**Source text**
================================

How to calculate date difference in JavaScript?

Question

I want to calculate date difference in days, hours, minutes, seconds, milliseconds, nanoseconds. How can I do it?

Answer 1

Assuming you have two Date objects, you can just subtract them to get the difference in milliseconds:

var difference = date2 - date1;

From there, you can use simple arithmetic to derive the other values.

Answer 2

var DateDiff = {
 
    inDays: function(d1, d2) {
        var t2 = d2.getTime();
        var t1 = d1.getTime();
 
        return Math.floor((t2-t1)/(24*3600*1000));
    },
 
    inWeeks: function(d1, d2) {
        var t2 = d2.getTime();
        var t1 = d1.getTime();
 
        return parseInt((t2-t1)/(24*3600*1000*7));
    },
 
    inMonths: function(d1, d2) {
        var d1Y = d1.getFullYear();
        var d2Y = d2.getFullYear();
        var d1M = d1.getMonth();
        var d2M = d2.getMonth();
 
        return (d2M+12*d2Y)-(d1M+12*d1Y);
    },
 
    inYears: function(d1, d2) {
        return d2.getFullYear()-d1.getFullYear();
    }
}
 
var dString = "May, 20, 1984";
 
var d1 = new Date(dString);
var d2 = new Date();
 
document.write("<br />Number of <b>days</b> since "+dString+": "+DateDiff.inDays(d1, d2));
document.write("<br />Number of <b>weeks</b> since "+dString+": "+DateDiff.inWeeks(d1, d2));
document.write("<br />Number of <b>months</b> since "+dString+": "+DateDiff.inMonths(d1, d2));
document.write("<br />Number of <b>years</b> since "+dString+": "+DateDiff.inYears(d1, d2));

Code sample taken from here.

================================

**Exercise instructions**
a - In the JavaScript date difference thread, rewrite the passage starting with "var d1 = new" and going on through "taken from here.", substituting "dateString" for each "dString".
b - According to the first answer in the JavaScript date difference thread, what do you get by subtracting one Date object from another?
c - Extend the JavaScript date difference thread past its final line with what might plausibly come next.

================================

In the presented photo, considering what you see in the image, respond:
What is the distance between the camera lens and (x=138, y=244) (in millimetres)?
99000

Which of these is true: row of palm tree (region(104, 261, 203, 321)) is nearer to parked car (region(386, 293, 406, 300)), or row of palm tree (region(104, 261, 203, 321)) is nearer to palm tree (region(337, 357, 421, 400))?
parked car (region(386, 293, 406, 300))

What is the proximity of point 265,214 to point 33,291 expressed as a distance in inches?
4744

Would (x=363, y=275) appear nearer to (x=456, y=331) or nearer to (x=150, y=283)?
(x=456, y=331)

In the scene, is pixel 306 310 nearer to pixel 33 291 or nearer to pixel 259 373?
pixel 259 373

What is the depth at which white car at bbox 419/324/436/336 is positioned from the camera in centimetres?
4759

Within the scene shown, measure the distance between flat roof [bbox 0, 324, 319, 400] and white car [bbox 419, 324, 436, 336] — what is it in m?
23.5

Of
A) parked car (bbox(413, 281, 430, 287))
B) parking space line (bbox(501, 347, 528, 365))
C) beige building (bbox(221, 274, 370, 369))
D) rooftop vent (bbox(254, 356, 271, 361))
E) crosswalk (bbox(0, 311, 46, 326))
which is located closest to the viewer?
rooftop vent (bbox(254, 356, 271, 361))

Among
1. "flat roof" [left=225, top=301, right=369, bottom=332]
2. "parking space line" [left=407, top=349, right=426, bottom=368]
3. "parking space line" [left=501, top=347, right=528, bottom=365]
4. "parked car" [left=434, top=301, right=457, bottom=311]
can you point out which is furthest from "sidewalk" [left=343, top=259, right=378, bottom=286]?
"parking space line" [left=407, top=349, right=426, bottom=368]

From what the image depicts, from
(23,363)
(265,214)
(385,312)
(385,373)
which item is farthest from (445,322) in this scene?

================================

**Task answers**
a -
var d1 = new Date(dateString);
var d2 = new Date();
 
document.write("<br />Number of <b>days</b> since "+dateString+": "+DateDiff.inDays(d1, d2));
document.write("<br />Number of <b>weeks</b> since "+dateString+": "+DateDiff.inWeeks(d1, d2));
document.write("<br />Number of <b>months</b> since "+dateString+": "+DateDiff.inMonths(d1, d2));
document.write("<br />Number of <b>years</b> since "+dateString+": "+DateDiff.inYears(d1, d2));

Code sample taken from here.

b - The difference in milliseconds.

c -
Answer 3

Another solution is convert difference to a new Date object and get that date's year(diff from 1970), month, day etc.

var date1 = new Date(2010, 6, 17);
var date2 = new Date(2013, 12, 18);
var diff = new Date(date2.getTime() - date1.getTime());
// diff is: Thu Jul 05 1973 04:00:00 GMT+0300 (EEST)

console.log(diff.getUTCFullYear() - 1970); // Gives difference as year
// 3

console.log(diff.getUTCMonth()); // Gives month count of difference
// 6

console.log(diff.getUTCDate() - 1); // Gives day count of difference
// 4

So difference is like "3 years and 6 months and 4 days". If you want to take difference in a human readable style, that can help you.

Answer 4

Expressions like "difference in days" are never as simple as they seem. If you have the following dates:

d1: 2011-10-15 23:59:00
d1: 2011-10-16 00:01:00

the difference in time is 2 minutes, should the "difference in days" be 1 or 0? Similar issues arise for any expression of the difference in months, years or whatever since years, months and days are of different lengths and different times (e.g. the day that daylight saving starts is 1 hour shorter than usual and two hours shorter than the day that it ends).

Here is a function for a difference in days that ignores the time, i.e. for the above dates it returns 1.

/*
   Get the number of days between two dates - not inclusive.

   "between" does not include the start date, so days
   between Thursday and Friday is one, Thursday to Saturday
   is two, and so on. Between Friday and the following Friday is 7.

   e.g. getDaysBetweenDates( 22-Jul-2011, 29-jul-2011) => 7.

   If want inclusive dates (e.g. leave from 1/1/2011 to 30/1/2011),
   use date prior to start date (i.e. 31/12/2010 to 30/1/2011).

   Only calculates whole days.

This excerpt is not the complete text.